Entries from a dataset:
--

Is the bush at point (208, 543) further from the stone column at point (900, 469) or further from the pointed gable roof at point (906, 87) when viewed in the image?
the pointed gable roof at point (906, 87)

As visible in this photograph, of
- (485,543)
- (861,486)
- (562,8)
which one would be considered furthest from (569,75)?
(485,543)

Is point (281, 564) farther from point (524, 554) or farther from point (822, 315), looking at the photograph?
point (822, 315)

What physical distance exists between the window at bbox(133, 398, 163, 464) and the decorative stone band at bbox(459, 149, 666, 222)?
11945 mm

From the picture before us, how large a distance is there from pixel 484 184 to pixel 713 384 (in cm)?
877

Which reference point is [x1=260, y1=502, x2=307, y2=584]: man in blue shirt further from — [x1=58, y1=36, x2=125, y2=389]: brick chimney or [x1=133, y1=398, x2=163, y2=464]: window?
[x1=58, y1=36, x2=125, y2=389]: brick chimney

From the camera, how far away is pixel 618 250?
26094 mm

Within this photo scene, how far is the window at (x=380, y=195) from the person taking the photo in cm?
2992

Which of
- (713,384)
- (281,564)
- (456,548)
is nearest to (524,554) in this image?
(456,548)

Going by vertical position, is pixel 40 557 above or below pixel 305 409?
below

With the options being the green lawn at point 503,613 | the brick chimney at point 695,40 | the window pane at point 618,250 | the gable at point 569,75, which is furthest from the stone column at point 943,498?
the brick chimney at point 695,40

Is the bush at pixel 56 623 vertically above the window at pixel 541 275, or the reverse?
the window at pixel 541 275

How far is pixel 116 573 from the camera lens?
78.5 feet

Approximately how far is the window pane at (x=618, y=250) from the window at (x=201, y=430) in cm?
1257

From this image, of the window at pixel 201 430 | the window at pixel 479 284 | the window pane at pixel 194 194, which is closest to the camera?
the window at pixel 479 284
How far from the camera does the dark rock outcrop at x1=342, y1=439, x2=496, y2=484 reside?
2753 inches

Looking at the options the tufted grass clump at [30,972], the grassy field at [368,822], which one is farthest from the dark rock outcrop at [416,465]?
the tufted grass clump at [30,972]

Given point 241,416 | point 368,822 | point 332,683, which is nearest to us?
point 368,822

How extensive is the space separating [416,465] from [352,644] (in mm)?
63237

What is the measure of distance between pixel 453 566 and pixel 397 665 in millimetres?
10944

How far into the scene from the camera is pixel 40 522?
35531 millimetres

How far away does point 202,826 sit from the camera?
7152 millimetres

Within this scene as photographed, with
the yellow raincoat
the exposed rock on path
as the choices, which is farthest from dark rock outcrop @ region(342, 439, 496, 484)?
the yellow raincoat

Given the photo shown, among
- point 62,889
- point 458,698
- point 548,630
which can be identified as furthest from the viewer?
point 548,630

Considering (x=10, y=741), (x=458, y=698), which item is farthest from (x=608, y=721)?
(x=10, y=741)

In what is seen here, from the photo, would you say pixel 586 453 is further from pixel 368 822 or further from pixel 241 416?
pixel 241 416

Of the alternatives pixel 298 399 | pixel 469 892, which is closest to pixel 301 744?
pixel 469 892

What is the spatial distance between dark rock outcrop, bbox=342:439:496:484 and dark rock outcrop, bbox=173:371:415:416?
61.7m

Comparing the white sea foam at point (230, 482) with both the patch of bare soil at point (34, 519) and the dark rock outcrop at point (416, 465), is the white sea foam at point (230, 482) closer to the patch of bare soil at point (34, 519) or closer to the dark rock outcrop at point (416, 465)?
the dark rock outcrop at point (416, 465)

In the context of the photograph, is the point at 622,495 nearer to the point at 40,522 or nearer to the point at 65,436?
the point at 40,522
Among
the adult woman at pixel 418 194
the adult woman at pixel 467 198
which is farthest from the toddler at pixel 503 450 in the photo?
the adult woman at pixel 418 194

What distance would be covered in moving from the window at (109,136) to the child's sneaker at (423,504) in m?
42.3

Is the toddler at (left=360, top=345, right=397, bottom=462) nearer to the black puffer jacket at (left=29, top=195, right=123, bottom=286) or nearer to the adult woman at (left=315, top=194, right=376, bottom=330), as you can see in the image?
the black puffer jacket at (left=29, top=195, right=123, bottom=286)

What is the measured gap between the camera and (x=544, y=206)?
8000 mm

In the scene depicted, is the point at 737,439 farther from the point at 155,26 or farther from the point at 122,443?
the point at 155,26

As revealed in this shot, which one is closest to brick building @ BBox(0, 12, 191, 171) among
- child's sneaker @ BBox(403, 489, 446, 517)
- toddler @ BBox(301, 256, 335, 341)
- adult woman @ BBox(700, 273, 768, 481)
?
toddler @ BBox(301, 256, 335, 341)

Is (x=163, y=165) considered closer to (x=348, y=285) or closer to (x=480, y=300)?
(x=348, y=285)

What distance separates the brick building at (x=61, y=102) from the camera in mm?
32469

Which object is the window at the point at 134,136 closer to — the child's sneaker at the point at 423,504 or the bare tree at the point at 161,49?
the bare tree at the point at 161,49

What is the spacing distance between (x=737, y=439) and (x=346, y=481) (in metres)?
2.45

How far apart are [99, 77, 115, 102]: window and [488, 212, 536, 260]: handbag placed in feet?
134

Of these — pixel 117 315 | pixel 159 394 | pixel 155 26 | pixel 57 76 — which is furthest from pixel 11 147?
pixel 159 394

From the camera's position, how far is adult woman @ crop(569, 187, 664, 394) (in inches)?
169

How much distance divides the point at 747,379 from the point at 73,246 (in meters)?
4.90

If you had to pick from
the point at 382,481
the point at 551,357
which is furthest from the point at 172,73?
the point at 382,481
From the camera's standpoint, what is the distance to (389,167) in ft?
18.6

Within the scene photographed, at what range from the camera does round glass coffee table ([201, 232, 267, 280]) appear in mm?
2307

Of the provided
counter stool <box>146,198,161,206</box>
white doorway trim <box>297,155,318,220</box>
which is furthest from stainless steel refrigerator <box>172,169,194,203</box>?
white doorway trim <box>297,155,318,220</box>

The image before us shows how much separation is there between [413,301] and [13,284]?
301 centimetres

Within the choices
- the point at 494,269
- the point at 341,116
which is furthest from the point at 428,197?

--

--- TASK TO COMPLETE ---
Return all of the data precisely as it appears.

--- THE RESULT ---
Is the bush at point (208, 543) further from the stone column at point (900, 469) or further from the pointed gable roof at point (906, 87) when viewed in the image?
the pointed gable roof at point (906, 87)

As visible in this photograph, of
- (485,543)
- (861,486)
- (562,8)
which one would be considered furthest from (569,75)?
(485,543)

Is point (281, 564) farther from point (524, 554) or farther from point (822, 315), looking at the photograph?
point (822, 315)

What physical distance exists between the window at bbox(133, 398, 163, 464) and the decorative stone band at bbox(459, 149, 666, 222)?
11945 mm

From the picture before us, how large a distance is there from pixel 484 184 to pixel 713 384 (in cm)?
877

Which reference point is [x1=260, y1=502, x2=307, y2=584]: man in blue shirt further from — [x1=58, y1=36, x2=125, y2=389]: brick chimney or [x1=133, y1=398, x2=163, y2=464]: window?
[x1=58, y1=36, x2=125, y2=389]: brick chimney

From the camera, how far away is pixel 618 250?
26094 mm

Within this photo scene, how far is the window at (x=380, y=195) from the person taking the photo in cm?
2992

Which of
- (713,384)
- (281,564)
- (456,548)
is nearest to (524,554) in this image?
(456,548)

Going by vertical position, is pixel 40 557 above or below pixel 305 409?
below

With the options being the green lawn at point 503,613 | the brick chimney at point 695,40 | the window pane at point 618,250 | the gable at point 569,75, which is furthest from the stone column at point 943,498?
the brick chimney at point 695,40

Is the bush at pixel 56 623 vertically above the window at pixel 541 275, or the reverse?
the window at pixel 541 275

How far is pixel 116 573 from the camera lens?
78.5 feet

Approximately how far is the window pane at (x=618, y=250) from the window at (x=201, y=430) in cm?
1257

From this image, of the window at pixel 201 430 | the window at pixel 479 284 | the window pane at pixel 194 194, which is closest to the camera?
the window at pixel 479 284
How far from the camera does the dark rock outcrop at x1=342, y1=439, x2=496, y2=484 reside?
2753 inches

Looking at the options the tufted grass clump at [30,972], the grassy field at [368,822], which one is farthest from the dark rock outcrop at [416,465]?
the tufted grass clump at [30,972]

Given point 241,416 | point 368,822 | point 332,683, which is nearest to us?
point 368,822

How extensive is the space separating [416,465] from [352,644] (in mm)?
63237

What is the measure of distance between pixel 453 566 and pixel 397 665 in millimetres?
10944

How far into the scene from the camera is pixel 40 522?
35531 millimetres

How far away does point 202,826 sit from the camera?
7152 millimetres

Within this scene as photographed, with
the yellow raincoat
the exposed rock on path
as the choices, which is farthest from dark rock outcrop @ region(342, 439, 496, 484)?
the yellow raincoat

Given the photo shown, among
- point 62,889
- point 458,698
- point 548,630
which can be identified as furthest from the viewer?
point 548,630

Considering (x=10, y=741), (x=458, y=698), which item is farthest from (x=608, y=721)?
(x=10, y=741)

In what is seen here, from the photo, would you say pixel 586 453 is further from pixel 368 822 or further from pixel 241 416?
pixel 241 416

Of the alternatives pixel 298 399 | pixel 469 892, which is closest to pixel 301 744?
pixel 469 892

What is the spatial distance between dark rock outcrop, bbox=342:439:496:484 and dark rock outcrop, bbox=173:371:415:416?
61.7m

Comparing the white sea foam at point (230, 482) with both the patch of bare soil at point (34, 519) and the dark rock outcrop at point (416, 465), is the white sea foam at point (230, 482) closer to the patch of bare soil at point (34, 519) or closer to the dark rock outcrop at point (416, 465)?
the dark rock outcrop at point (416, 465)

In the context of the photograph, is the point at 622,495 nearer to the point at 40,522 or nearer to the point at 65,436?
the point at 40,522
Among
the adult woman at pixel 418 194
the adult woman at pixel 467 198
which is farthest from the toddler at pixel 503 450 in the photo?
the adult woman at pixel 418 194

What distance would be covered in moving from the window at (109,136) to the child's sneaker at (423,504) in m?
42.3

Is the toddler at (left=360, top=345, right=397, bottom=462) nearer to the black puffer jacket at (left=29, top=195, right=123, bottom=286) or nearer to the adult woman at (left=315, top=194, right=376, bottom=330), as you can see in the image?
the black puffer jacket at (left=29, top=195, right=123, bottom=286)

What is the measured gap between the camera and (x=544, y=206)?
8000 mm

In the scene depicted, is the point at 737,439 farther from the point at 155,26 or farther from the point at 122,443?
the point at 155,26

As revealed in this shot, which one is closest to brick building @ BBox(0, 12, 191, 171) among
- child's sneaker @ BBox(403, 489, 446, 517)
- toddler @ BBox(301, 256, 335, 341)
- adult woman @ BBox(700, 273, 768, 481)
?
toddler @ BBox(301, 256, 335, 341)

Is (x=163, y=165) considered closer to (x=348, y=285) or closer to (x=480, y=300)?
(x=348, y=285)

What distance separates the brick building at (x=61, y=102) from the camera in mm?
32469

Which object is the window at the point at 134,136 closer to — the child's sneaker at the point at 423,504 or the bare tree at the point at 161,49?
the bare tree at the point at 161,49

What is the spacing distance between (x=737, y=439) and (x=346, y=481) (in metres)?
2.45

How far apart are [99, 77, 115, 102]: window and [488, 212, 536, 260]: handbag placed in feet?
134

Of these — pixel 117 315 | pixel 159 394 | pixel 155 26 | pixel 57 76 — which is furthest from pixel 11 147?
pixel 159 394

From the camera's position, how far is adult woman @ crop(569, 187, 664, 394) (in inches)?
169

How much distance divides the point at 747,379 from the point at 73,246 (in meters)?
4.90

If you had to pick from
the point at 382,481
the point at 551,357
which is furthest from the point at 172,73?
the point at 382,481
From the camera's standpoint, what is the distance to (389,167) in ft?
18.6

Within the scene photographed, at what range from the camera does round glass coffee table ([201, 232, 267, 280]) appear in mm?
2307

Of the provided
counter stool <box>146,198,161,206</box>
white doorway trim <box>297,155,318,220</box>
which is furthest from stainless steel refrigerator <box>172,169,194,203</box>?
white doorway trim <box>297,155,318,220</box>

The image before us shows how much separation is there between [413,301] and [13,284]?
301 centimetres

Within the choices
- the point at 494,269
- the point at 341,116
which is furthest from the point at 428,197?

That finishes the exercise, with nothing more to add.